(Records shown Opens)

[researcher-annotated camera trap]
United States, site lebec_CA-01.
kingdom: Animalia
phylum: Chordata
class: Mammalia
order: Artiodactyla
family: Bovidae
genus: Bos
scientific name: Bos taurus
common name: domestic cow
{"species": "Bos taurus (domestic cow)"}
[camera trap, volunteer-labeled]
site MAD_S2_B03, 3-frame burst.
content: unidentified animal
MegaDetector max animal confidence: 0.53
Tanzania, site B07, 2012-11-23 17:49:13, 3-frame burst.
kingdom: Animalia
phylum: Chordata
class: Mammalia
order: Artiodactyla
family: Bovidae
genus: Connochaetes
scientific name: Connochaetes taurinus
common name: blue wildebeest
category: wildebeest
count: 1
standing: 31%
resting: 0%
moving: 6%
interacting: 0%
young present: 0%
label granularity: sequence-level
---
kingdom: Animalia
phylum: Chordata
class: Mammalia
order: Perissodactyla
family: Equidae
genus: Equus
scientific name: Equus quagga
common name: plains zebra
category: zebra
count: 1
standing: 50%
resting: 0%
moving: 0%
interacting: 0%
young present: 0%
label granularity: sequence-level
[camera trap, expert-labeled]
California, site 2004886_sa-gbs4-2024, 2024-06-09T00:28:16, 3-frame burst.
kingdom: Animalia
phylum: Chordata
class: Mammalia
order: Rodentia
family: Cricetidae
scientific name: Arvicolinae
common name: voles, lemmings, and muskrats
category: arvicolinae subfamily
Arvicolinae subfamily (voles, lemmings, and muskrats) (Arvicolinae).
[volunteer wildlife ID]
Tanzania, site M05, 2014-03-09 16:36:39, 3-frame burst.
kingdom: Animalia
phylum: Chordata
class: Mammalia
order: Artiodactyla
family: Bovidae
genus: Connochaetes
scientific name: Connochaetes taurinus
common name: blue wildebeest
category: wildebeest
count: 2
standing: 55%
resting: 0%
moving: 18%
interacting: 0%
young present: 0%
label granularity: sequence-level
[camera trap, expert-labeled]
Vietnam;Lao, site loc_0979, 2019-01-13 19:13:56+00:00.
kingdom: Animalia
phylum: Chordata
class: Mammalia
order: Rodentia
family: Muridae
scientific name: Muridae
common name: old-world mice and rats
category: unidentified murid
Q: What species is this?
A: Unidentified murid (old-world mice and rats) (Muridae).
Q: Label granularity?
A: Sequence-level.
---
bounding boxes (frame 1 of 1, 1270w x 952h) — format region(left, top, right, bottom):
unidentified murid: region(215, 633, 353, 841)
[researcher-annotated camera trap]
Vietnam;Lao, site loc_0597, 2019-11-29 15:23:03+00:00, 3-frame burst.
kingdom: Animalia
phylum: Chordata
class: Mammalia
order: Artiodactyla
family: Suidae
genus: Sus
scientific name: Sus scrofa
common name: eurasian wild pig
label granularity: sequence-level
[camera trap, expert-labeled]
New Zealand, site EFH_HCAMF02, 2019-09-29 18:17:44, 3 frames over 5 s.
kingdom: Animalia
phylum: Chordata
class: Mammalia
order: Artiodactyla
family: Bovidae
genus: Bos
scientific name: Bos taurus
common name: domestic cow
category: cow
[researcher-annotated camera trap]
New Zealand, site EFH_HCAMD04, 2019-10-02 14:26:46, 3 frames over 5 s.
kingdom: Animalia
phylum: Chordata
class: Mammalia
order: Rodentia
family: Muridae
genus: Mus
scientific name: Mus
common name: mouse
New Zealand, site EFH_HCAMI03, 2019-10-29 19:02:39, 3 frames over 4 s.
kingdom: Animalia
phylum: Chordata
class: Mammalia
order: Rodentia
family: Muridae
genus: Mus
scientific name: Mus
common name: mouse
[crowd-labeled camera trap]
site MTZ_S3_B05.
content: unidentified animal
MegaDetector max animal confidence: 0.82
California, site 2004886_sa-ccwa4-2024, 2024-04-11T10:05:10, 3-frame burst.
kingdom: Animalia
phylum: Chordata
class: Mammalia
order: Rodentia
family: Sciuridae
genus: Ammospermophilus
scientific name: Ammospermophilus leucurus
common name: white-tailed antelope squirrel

(Records shown Closes)

> What is expected:
Exact retyping of all the entries is required.

> Written answer:
[researcher-annotated camera trap]
United States, site lebec_CA-01.
kingdom: Animalia
phylum: Chordata
class: Mammalia
order: Artiodactyla
family: Bovidae
genus: Bos
scientific name: Bos taurus
common name: domestic cow
{"species": "Bos taurus (domestic cow)"}
[camera trap, volunteer-labeled]
site MAD_S2_B03, 3-frame burst.
content: unidentified animal
MegaDetector max animal confidence: 0.53
Tanzania, site B07, 2012-11-23 17:49:13, 3-frame burst.
kingdom: Animalia
phylum: Chordata
class: Mammalia
order: Artiodactyla
family: Bovidae
genus: Connochaetes
scientific name: Connochaetes taurinus
common name: blue wildebeest
category: wildebeest
count: 1
standing: 31%
resting: 0%
moving: 6%
interacting: 0%
young present: 0%
label granularity: sequence-level
---
kingdom: Animalia
phylum: Chordata
class: Mammalia
order: Perissodactyla
family: Equidae
genus: Equus
scientific name: Equus quagga
common name: plains zebra
category: zebra
count: 1
standing: 50%
resting: 0%
moving: 0%
interacting: 0%
young present: 0%
label granularity: sequence-level
[camera trap, expert-labeled]
California, site 2004886_sa-gbs4-2024, 2024-06-09T00:28:16, 3-frame burst.
kingdom: Animalia
phylum: Chordata
class: Mammalia
order: Rodentia
family: Cricetidae
scientific name: Arvicolinae
common name: voles, lemmings, and muskrats
category: arvicolinae subfamily
Arvicolinae subfamily (voles, lemmings, and muskrats) (Arvicolinae).
[volunteer wildlife ID]
Tanzania, site M05, 2014-03-09 16:36:39, 3-frame burst.
kingdom: Animalia
phylum: Chordata
class: Mammalia
order: Artiodactyla
family: Bovidae
genus: Connochaetes
scientific name: Connochaetes taurinus
common name: blue wildebeest
category: wildebeest
count: 2
standing: 55%
resting: 0%
moving: 18%
interacting: 0%
young present: 0%
label granularity: sequence-level
[camera trap, expert-labeled]
Vietnam;Lao, site loc_0979, 2019-01-13 19:13:56+00:00.
kingdom: Animalia
phylum: Chordata
class: Mammalia
order: Rodentia
family: Muridae
scientific name: Muridae
common name: old-world mice and rats
category: unidentified murid
Q: What species is this?
A: Unidentified murid (old-world mice and rats) (Muridae).
Q: Label granularity?
A: Sequence-level.
---
bounding boxes (frame 1 of 1, 1270w x 952h) — format region(left, top, right, bottom):
unidentified murid: region(215, 633, 353, 841)
[researcher-annotated camera trap]
Vietnam;Lao, site loc_0597, 2019-11-29 15:23:03+00:00, 3-frame burst.
kingdom: Animalia
phylum: Chordata
class: Mammalia
order: Artiodactyla
family: Suidae
genus: Sus
scientific name: Sus scrofa
common name: eurasian wild pig
label granularity: sequence-level
[camera trap, expert-labeled]
New Zealand, site EFH_HCAMF02, 2019-09-29 18:17:44, 3 frames over 5 s.
kingdom: Animalia
phylum: Chordata
class: Mammalia
order: Artiodactyla
family: Bovidae
genus: Bos
scientific name: Bos taurus
common name: domestic cow
category: cow
[researcher-annotated camera trap]
New Zealand, site EFH_HCAMD04, 2019-10-02 14:26:46, 3 frames over 5 s.
kingdom: Animalia
phylum: Chordata
class: Mammalia
order: Rodentia
family: Muridae
genus: Mus
scientific name: Mus
common name: mouse
New Zealand, site EFH_HCAMI03, 2019-10-29 19:02:39, 3 frames over 4 s.
kingdom: Animalia
phylum: Chordata
class: Mammalia
order: Rodentia
family: Muridae
genus: Mus
scientific name: Mus
common name: mouse
[crowd-labeled camera trap]
site MTZ_S3_B05.
content: unidentified animal
MegaDetector max animal confidence: 0.82
California, site 2004886_sa-ccwa4-2024, 2024-04-11T10:05:10, 3-frame burst.
kingdom: Animalia
phylum: Chordata
class: Mammalia
order: Rodentia
family: Sciuridae
genus: Ammospermophilus
scientific name: Ammospermophilus leucurus
common name: white-tailed antelope squirrel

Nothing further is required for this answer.